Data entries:
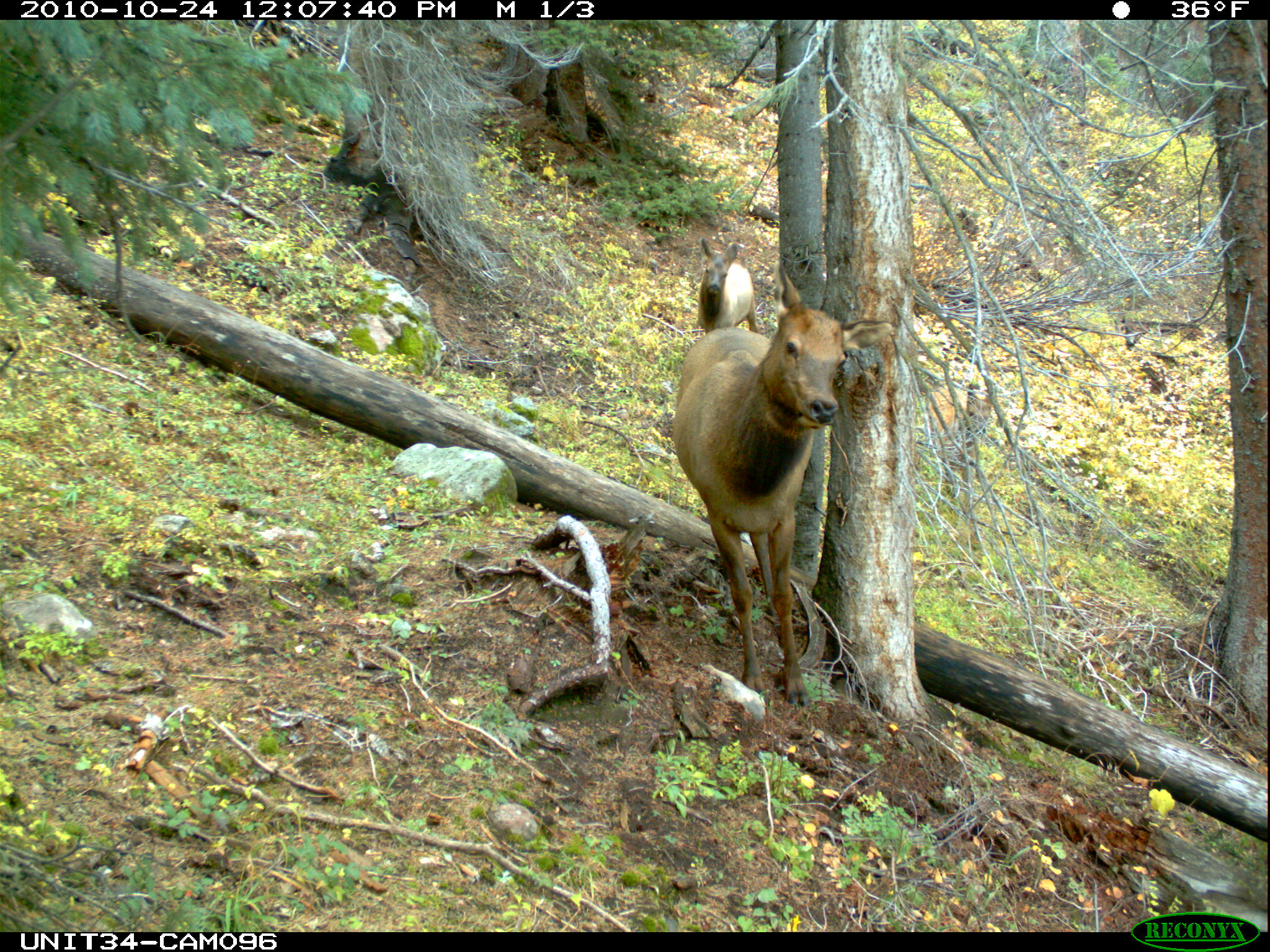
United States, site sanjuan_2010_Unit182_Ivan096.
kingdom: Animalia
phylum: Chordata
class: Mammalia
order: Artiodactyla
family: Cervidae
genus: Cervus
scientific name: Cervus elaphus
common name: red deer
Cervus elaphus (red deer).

** ACTIVITY **
Although the records include pictures, output only their text, exactly and completely.

** ANSWER BOX **
United States, site sanjuan_2010_Unit182_Ivan096.
kingdom: Animalia
phylum: Chordata
class: Mammalia
order: Artiodactyla
family: Cervidae
genus: Cervus
scientific name: Cervus elaphus
common name: red deer
Cervus elaphus (red deer).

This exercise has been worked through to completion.